A husband and wife team from Muncie, Indiana are facing criminal charges after swindling online retailer Amazon out of over $1.2 million’s worth of electronics.
Most retailers build in budgets for broken goods, theft and other losses. But because of the enormous volume of sales Amazon handles, the company seems to rarely investigate claims of unreceived or damaged items, either replacing or refunding to customers with no questions asked, Fortune reports.
Erin and Leah Finan took advantage of this system, turning it into a classic scam: buy items then report them damaged or missing. With this, they accumulated Microsoft Xboxes, GoPro digital cameras, Samsung smartwatches, Microsoft Surface tablets and more. They sold the products to Danijel Glumac, an accomplice who then resold the merchandise to an anonymous “New York entity,” a statement from the Department of Justice said.

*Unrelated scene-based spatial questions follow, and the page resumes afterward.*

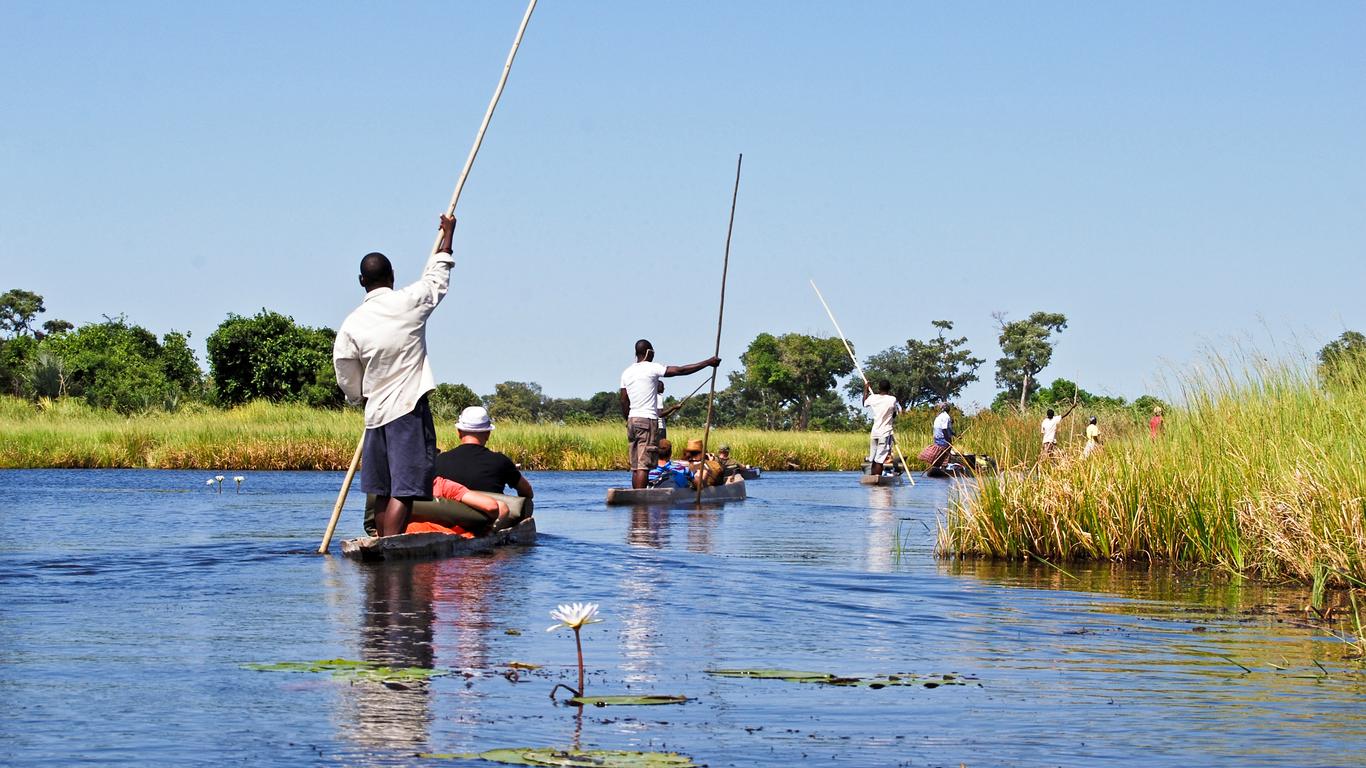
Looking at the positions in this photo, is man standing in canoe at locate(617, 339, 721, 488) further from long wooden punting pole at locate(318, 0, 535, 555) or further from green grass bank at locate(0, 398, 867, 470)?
green grass bank at locate(0, 398, 867, 470)

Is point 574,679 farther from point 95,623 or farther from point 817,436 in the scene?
point 817,436

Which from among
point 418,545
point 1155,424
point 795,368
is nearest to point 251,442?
point 1155,424

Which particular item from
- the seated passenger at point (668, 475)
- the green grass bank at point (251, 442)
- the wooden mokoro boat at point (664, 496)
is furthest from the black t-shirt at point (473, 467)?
the green grass bank at point (251, 442)

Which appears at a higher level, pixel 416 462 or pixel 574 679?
pixel 416 462

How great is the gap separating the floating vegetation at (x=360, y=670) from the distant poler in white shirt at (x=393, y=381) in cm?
411

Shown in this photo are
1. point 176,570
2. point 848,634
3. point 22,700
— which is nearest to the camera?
point 22,700

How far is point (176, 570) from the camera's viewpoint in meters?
10.1

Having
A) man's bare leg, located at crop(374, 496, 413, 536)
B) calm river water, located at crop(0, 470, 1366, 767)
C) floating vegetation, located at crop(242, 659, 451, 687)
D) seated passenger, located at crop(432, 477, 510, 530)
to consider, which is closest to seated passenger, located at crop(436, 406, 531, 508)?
seated passenger, located at crop(432, 477, 510, 530)

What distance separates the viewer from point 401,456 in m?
10.1

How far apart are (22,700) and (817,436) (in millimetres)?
40073

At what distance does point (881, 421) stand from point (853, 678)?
72.2 ft

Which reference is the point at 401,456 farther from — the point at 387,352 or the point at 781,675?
the point at 781,675

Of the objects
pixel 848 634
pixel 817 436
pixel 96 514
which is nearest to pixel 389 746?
pixel 848 634

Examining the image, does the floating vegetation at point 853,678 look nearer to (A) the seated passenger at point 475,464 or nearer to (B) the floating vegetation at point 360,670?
(B) the floating vegetation at point 360,670
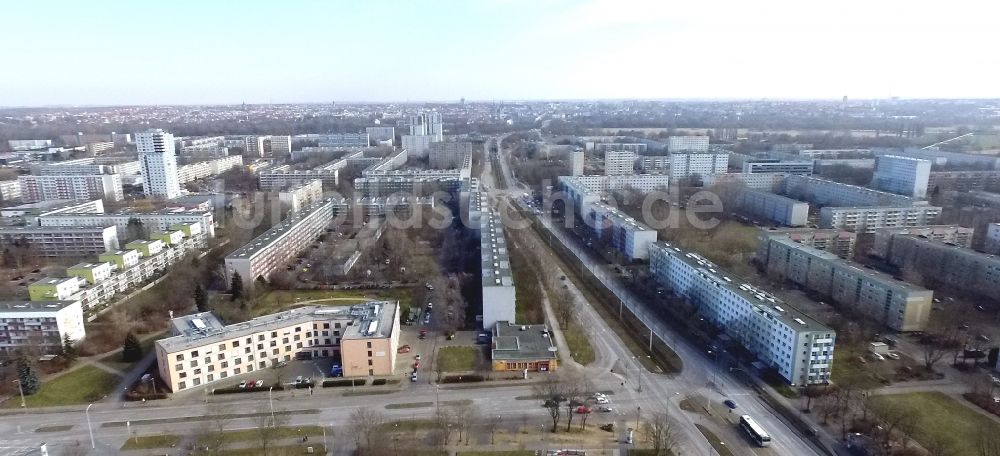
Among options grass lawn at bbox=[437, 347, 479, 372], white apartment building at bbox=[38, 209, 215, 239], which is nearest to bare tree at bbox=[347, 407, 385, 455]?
grass lawn at bbox=[437, 347, 479, 372]

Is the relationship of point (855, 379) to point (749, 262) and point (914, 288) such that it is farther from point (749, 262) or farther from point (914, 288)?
point (749, 262)

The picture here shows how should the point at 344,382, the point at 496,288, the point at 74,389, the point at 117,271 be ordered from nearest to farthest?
the point at 74,389
the point at 344,382
the point at 496,288
the point at 117,271

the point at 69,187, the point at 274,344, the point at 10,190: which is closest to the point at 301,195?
the point at 69,187

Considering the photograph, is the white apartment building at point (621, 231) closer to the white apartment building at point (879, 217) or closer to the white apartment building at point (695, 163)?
the white apartment building at point (879, 217)

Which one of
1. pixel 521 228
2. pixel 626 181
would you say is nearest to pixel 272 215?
pixel 521 228

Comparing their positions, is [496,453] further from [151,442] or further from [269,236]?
[269,236]
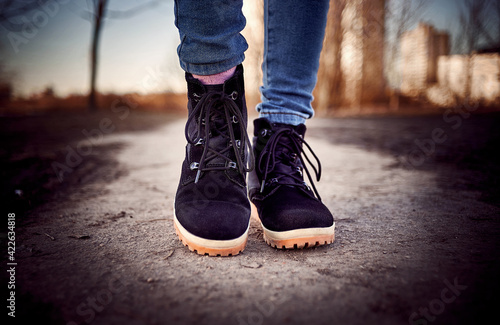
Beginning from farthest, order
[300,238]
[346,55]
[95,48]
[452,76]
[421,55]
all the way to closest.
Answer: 1. [421,55]
2. [452,76]
3. [346,55]
4. [95,48]
5. [300,238]

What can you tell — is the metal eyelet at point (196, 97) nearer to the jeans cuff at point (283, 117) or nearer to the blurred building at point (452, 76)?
the jeans cuff at point (283, 117)

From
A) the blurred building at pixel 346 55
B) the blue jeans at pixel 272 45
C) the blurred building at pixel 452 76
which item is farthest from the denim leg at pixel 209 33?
the blurred building at pixel 452 76

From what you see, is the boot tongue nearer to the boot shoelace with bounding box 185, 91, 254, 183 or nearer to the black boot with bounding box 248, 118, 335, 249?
the boot shoelace with bounding box 185, 91, 254, 183

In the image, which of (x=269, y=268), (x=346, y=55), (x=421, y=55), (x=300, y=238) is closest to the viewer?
(x=269, y=268)

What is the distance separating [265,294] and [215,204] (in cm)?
32

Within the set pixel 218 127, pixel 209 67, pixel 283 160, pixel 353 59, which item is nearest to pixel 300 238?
pixel 283 160

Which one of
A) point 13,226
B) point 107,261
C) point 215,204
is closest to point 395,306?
point 215,204

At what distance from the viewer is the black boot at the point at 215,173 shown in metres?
0.79

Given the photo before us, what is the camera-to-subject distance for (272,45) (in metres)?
1.08

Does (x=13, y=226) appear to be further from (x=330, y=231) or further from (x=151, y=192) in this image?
(x=330, y=231)

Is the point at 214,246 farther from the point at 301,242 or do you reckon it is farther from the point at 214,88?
the point at 214,88

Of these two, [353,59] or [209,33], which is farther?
[353,59]

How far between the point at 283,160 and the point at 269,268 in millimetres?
447

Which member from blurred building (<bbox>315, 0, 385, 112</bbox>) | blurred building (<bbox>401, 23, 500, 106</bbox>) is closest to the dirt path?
blurred building (<bbox>315, 0, 385, 112</bbox>)
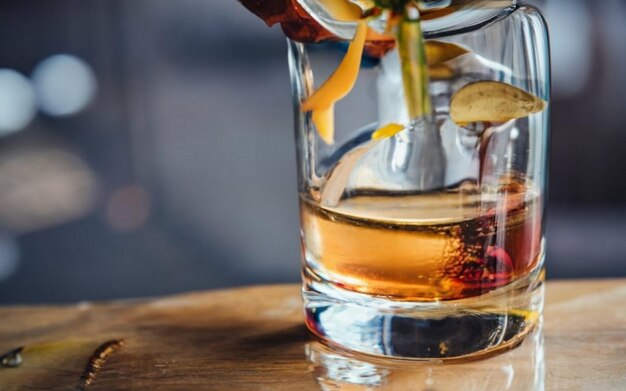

For enormous online marketplaces such as Amazon, it’s often cheaper to replace items in complaints like these rather than start investigating. But the couple used hundreds of fake identities in grifting, and are now facing up to 20 years in prison for fraud and money laundering.
This kind of “return scam” is well known, both in hacking circles and among Amazon sellers who have been victims. Buyers on the site risk getting banned if they make too many missing or defective item claims, which the couple circumvented. They were finally caught by the Indiana State Police and the IRS.
In pleading guilty, the Finans waived the right to appeal the decision if they are sentenced to fewer than seven years and three months in jail, and must return $1,218,504 to Amazon.
According to authorities, the couple only made around $725,000 off their scam because there were difficulties in trafficking stolen goods across state lines, not to mention their use of a fence. While the Finans’ scheme appears to be a drop in the bucket for Amazon, the message is clear: don’t do it.